More mysognisitcally, the same reasoning argues that the 'winning' male purchases his bride along with his trinkets (again, somewhat irrespective of her wishes; though the theory was posit that her desire is for the 'winning' male).

My larger point though is that we are being conditioned en-masse to subscribe to views of beauty and desire that suit the companies that sell the products to move you closer to that standard.

PregnantSea · 13/03/2019 14:40

It's a TV advert made by people who sell razors. Of course they want you to encourage you to shave stuff? It's not an obligation. If you don't want to shave then simply don't. I don't buy Finish dishwasher tablets just because the tv advert says they are the best. Think for yourself folks...

longearedbat · 13/03/2019 14:42

I've shaved my arms since I was a teenager. I have very fair skin yet dark body hair. I started shaving them when someone said my arms looked like man's arms, and you know how sensitive you can be at 16. I really only bother in the summer now, and as I have aged my body hair doesn't seem to grow as strongly. Yes, it can be bristly.
I really wish body hair on women was as ignorable as hair on men. Perhaps one day it will be. I'm not brave or confident enough just to leave it. Daft, isn't it?

Smotheroffive · 13/03/2019 14:44

Not quite that ruthless well, yes, absolutely that ruthless, this is exactly what it leads to, shoring up mysogyny (pop to the courts to hear exactly what men will blame women for, being grabby)

AdamNichol · 13/03/2019 14:45

I really wish body hair on women was as ignorable as hair on men. Perhaps one day it will be. I'm not brave or confident enough just to leave it. Daft, isn't it?

I grew up to believe back hair on men is bad.
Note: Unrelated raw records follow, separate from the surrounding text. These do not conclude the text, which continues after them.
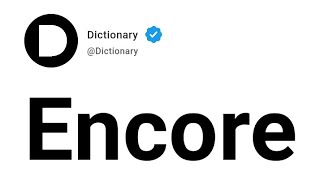 Encore Meaning In English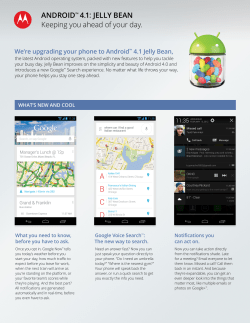 Android&trade; 4.1: Jelly BeAn Keeping you ahead of your day.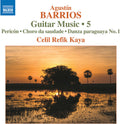 Barrios / Kaya: Guitar Music 5 { CD }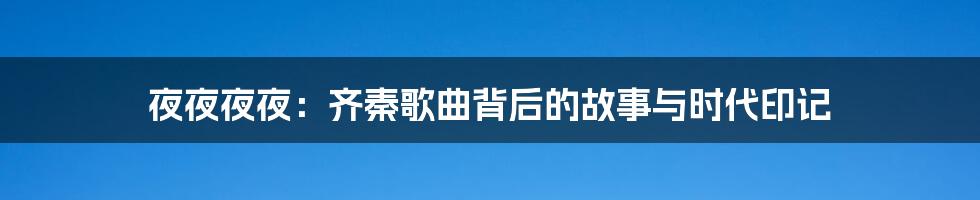 夜夜夜夜:齐秦歌曲背后的故事与时代印记
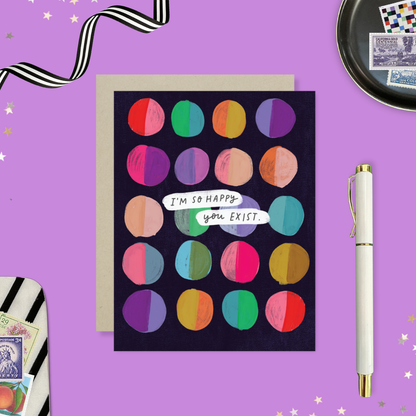Happy You Exist Birthday Card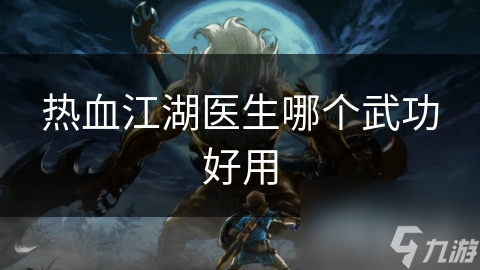 医生在热血江湖中如何选择最佳武功？这几种技能让你成为团队核心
Chest hair and beards are polarising, and (increasingly) intimate depilation is favoured (back sack 'n' crack). I have no idea what anyone thinks about men's legs.
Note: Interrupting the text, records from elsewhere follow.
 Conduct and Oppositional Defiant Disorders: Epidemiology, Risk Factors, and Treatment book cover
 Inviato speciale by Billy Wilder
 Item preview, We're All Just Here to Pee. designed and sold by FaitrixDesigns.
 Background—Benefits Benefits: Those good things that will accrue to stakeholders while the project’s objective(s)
Smotheroffive · 13/03/2019 14:47

The judgements are implicit in the aggressive advertising.

Look what companies used to claim, ohsoarrogantly, about formula milk, that it was best, that it was superior because of the 'science', same now with pet foods, the ones with the money always know best is the supposition.
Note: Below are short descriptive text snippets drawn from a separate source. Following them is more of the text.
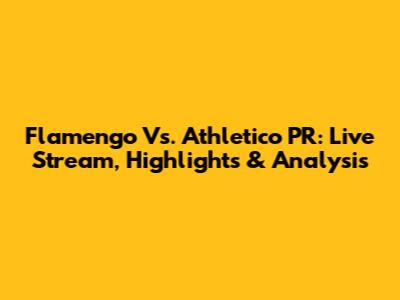 Flamengo Vs. Athletico PR: Live Stream, Highlights & Analysis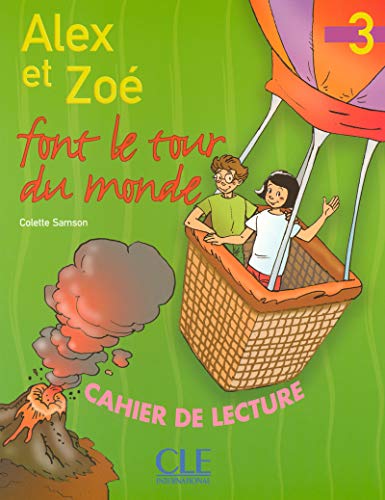 Imagen de archivo de Alex Et Zoe Font Le Tour Du Monde Niveau 3: Cahier De Lecture (French Edition) a la venta por HPB-Ruby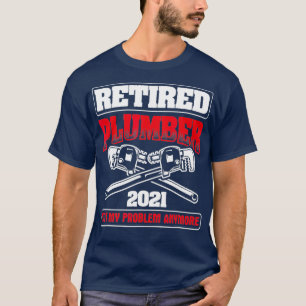 Retired 2021 Not My Problem Pipefitting Plumbing T-Shirt
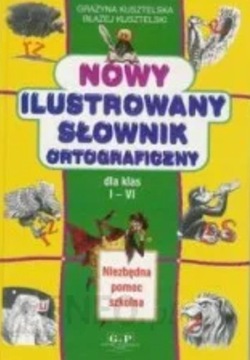 Nowy ilustrowany słownik ortograficzny dla kl I-VI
AdamNichol · 13/03/2019 14:49

Not quite that ruthless well, yes, absolutely that ruthless, this is exactly what it leads to, shoring up mysogyny (pop to the courts to hear exactly what men will blame women for, being grabby)

Perhaps the inevitable end of the journey for anyone not turned off it; or merely panicked finger pointing by those refusing to take any responsibility for their own actions.
Likely both of those things.

TVandToast · 13/03/2019 14:51

I remember my friends shaving their arms back in the 90's, I never did. But I do know men and women who shave their arms because they have tattoos on their arms so I thought that was a 'thing' people with tattoos did.